Understanding AWS IAM and its Fundamentals

Introduction to AWS IAM:

  • IAM controls who is authenticated (signed in) and authorized (has permissions) to use resources.

  • The AWS account root user is a single sign-in identity that has complete access to all AWS services and resources in the account.

  • With IAM, Organizations can centrally manage users, security credentials such as access keys, and permissions that control which AWS resources users can access.

  • Without IAM, Organizations with multiple users must either create multiple user accounts, each with its billing and subscriptions to AWS products or share an account with a single security credential. Without IAM, you also don't have control over the tasks that the users can do.

AWS IAM Components:

IAM service is used to manage and control security permissions.

  1. Users - These are the objects within IAM identifying different users.

  2. Groups - These are the objects that contain multiple users.

  3. Roles - These are objects that different identities can adopt to assume a new set of permissions.

  4. Access Control Mechanism - This is a mechanism that governs how a resource is accessed.

  5. Policies - These are the JSON policies that define what resources can and can't be accessed. There are 3 types of policies available -

    • AWS-Managed Policies - created and managed by AWS

    • Customer-Managed Policies - created and managed by ourselves and are stored in our own AWS account, and we can change them as needed. They are recommended for use cases where the existing AWS Managed Policies don’t meet the needs of your environment.

    • Inline policy - These policies are embedded within the user, group, or role to which it is applied and have a strict relationship between the entity and the policy.

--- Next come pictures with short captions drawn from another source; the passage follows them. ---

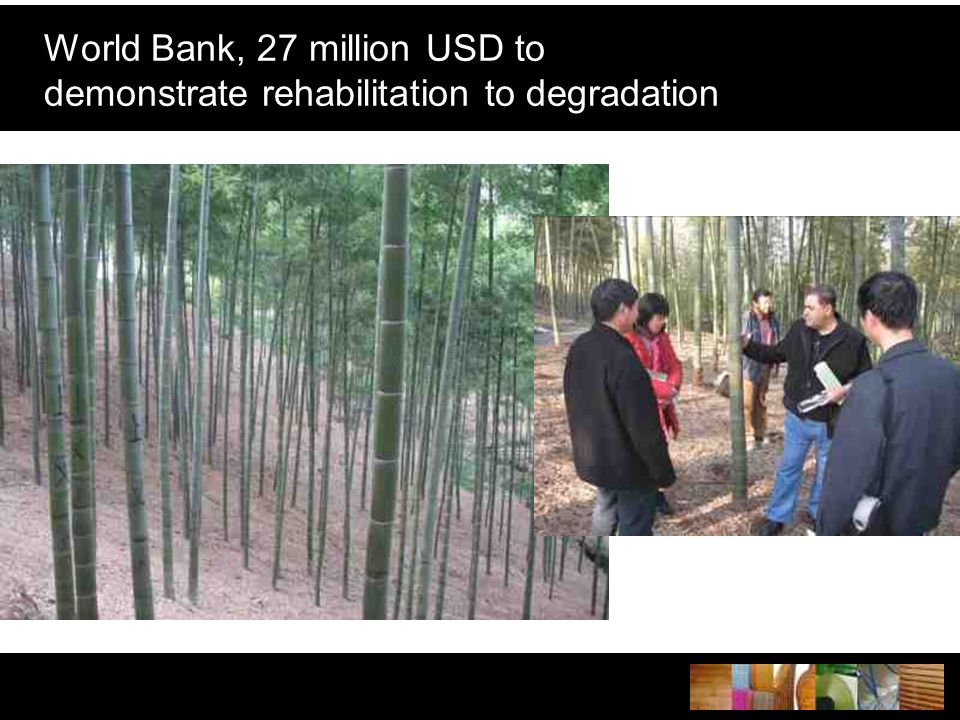 World Bank, 27 million USD to demonstrate rehabilitation to degradation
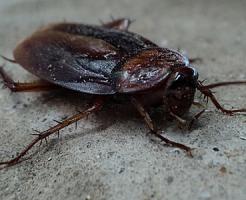 夢占い 大量 虫 ヒル ゴキブリ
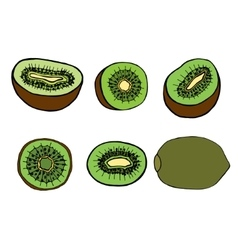 Fruit kiwi vector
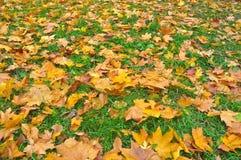 10月叶子的明亮的颜色 库存图片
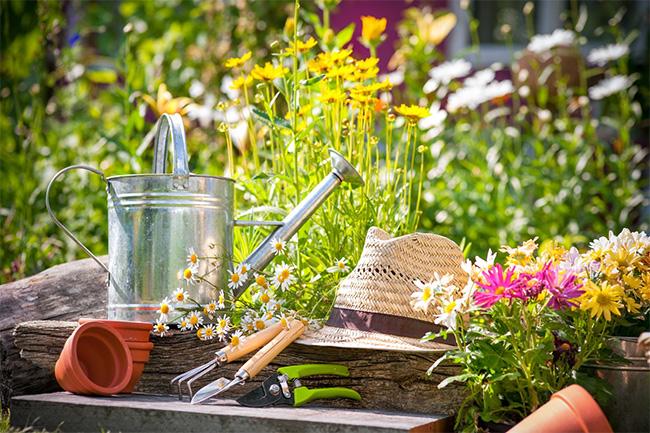 Aménager son jardin dès la construction de sa maison - Ma Future Maison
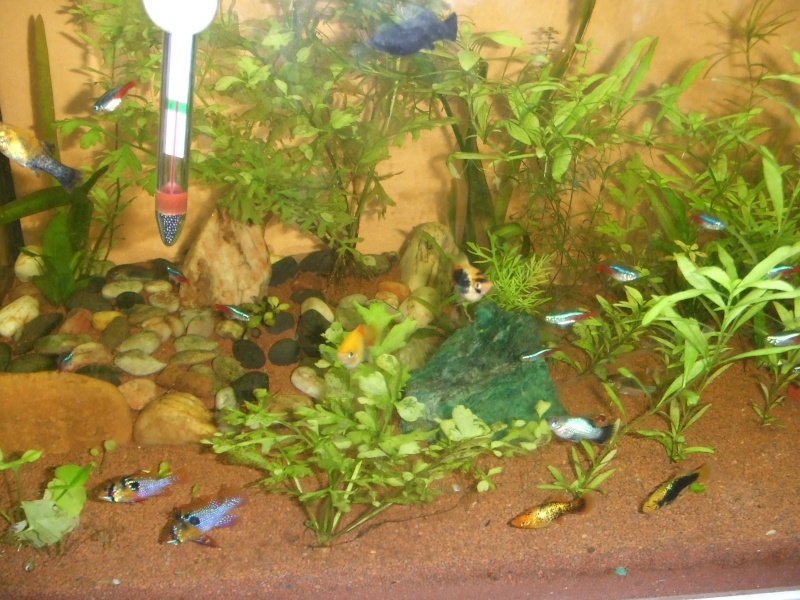ENFIN!!! lancement de mon aquatlantis ambiance 101 (180L) Dscf0917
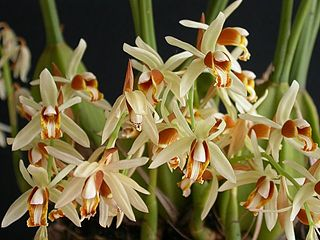 <i>Coelogyne trinervis</i> species of plant
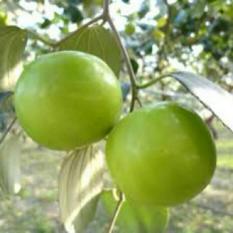 berisi 3 biji benih buah bidara apel / apple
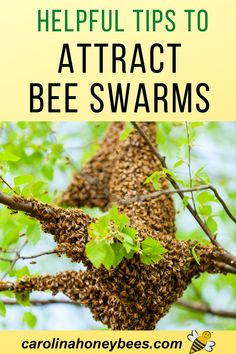 Fruit Plants, Fruit Trees, Honey Bee Swarm, Honey Bees, Backyard Beekeeping, Beekeeping Course, Dragon Garden, Beekeeping For Beginners, Buzz Bee
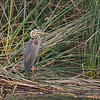 A heron (purple heron?).
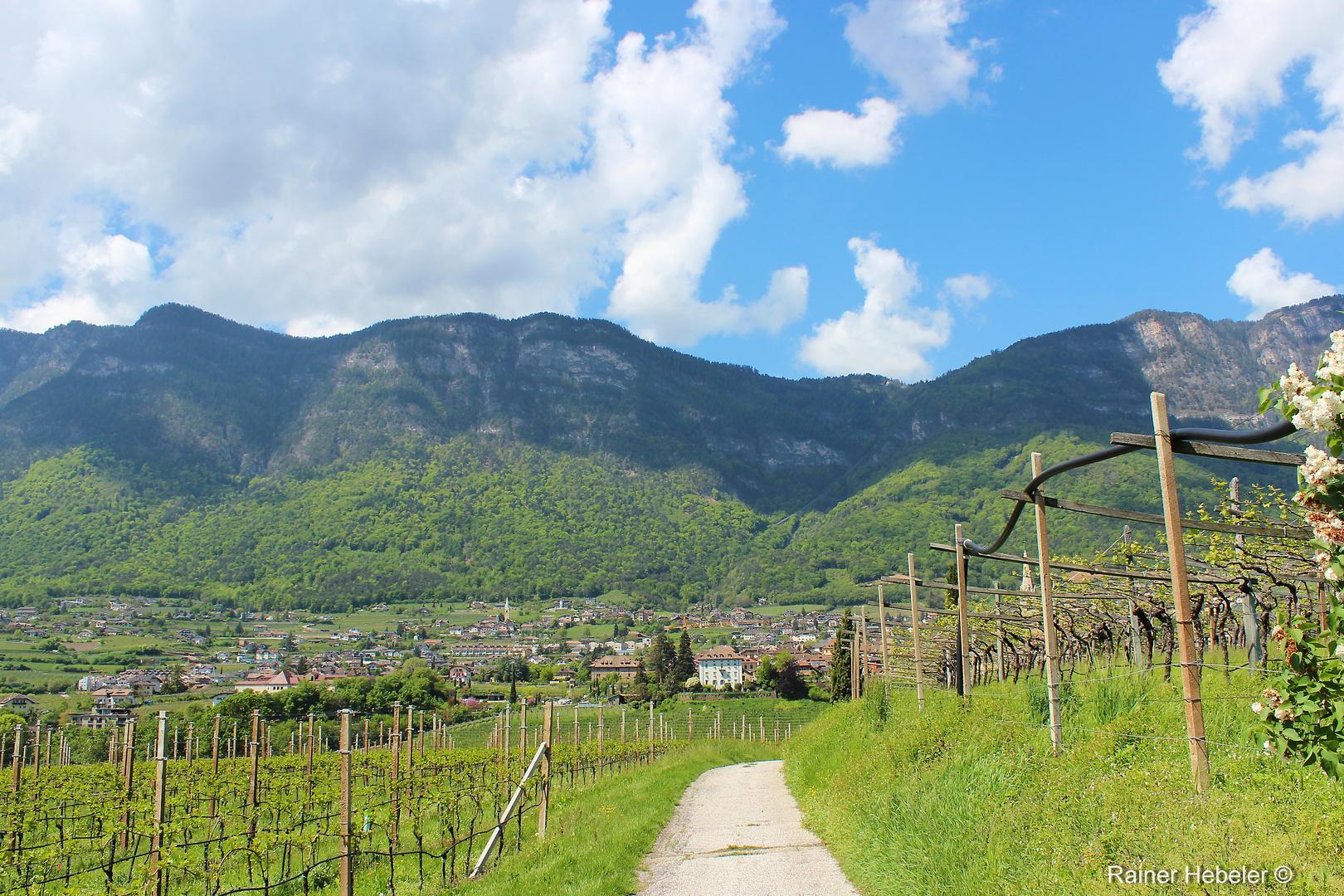 Blick aus den Weinbergen auf Kaltern und den Mendelpass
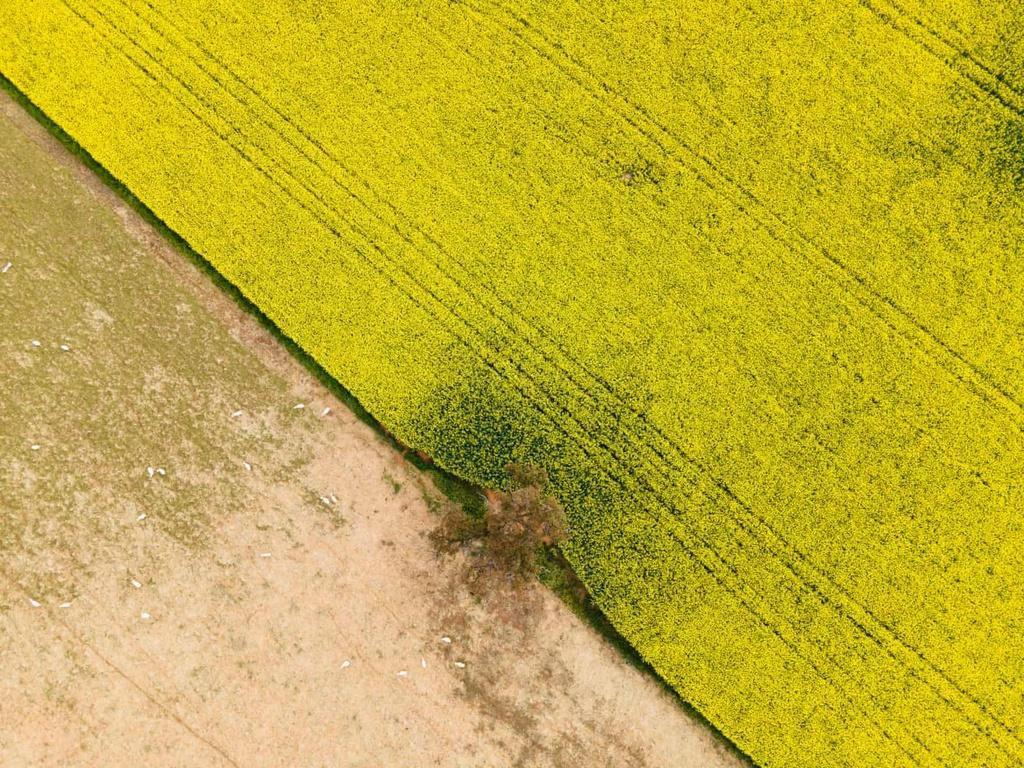 Biển vàng trong mùa cải dầu bội thu ở Australia Ảnh 6
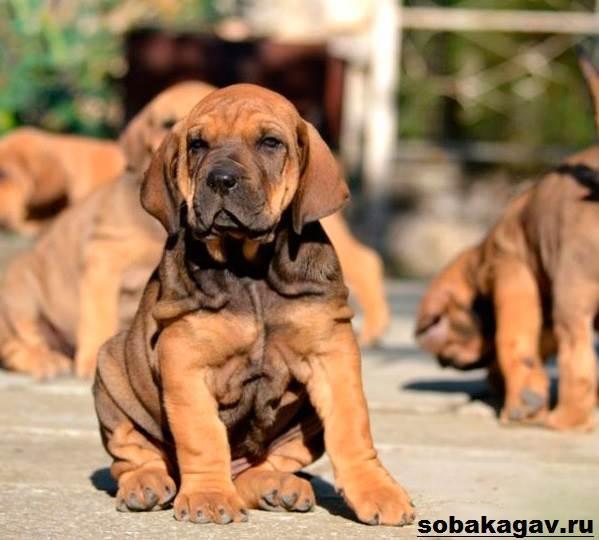 Фила-бразилейро-собака-Описание-особенности-уход-и-цена-породы-4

  6. Identity Providers and Federations - This allows IAM to integrate with external identity systems.

  7. Permissions Boundary - An advanced IAM feature that allows you to limit the number of permissions that an entity (user or role) can have. By setting this up, you can prevent users or roles from exceeding certain permissions, even if they are assigned additional policies or permissions directly. This feature is useful when you want to restrict the actions that a user or role can perform, providing an extra layer of control and reducing the risk of unintended privilege escalation.

  8. IAM Access Analyzer - This analyzes resource policies to help administrators and security teams ensure their policies provide only required access.

IAM Role and its Types:

IAM Roles in AWS is a way to grant permissions to entities, such as AWS services, applications, or users, without the need for long-term credentials like access keys. IAM roles play a crucial role in enhancing security and managing access in AWS environments.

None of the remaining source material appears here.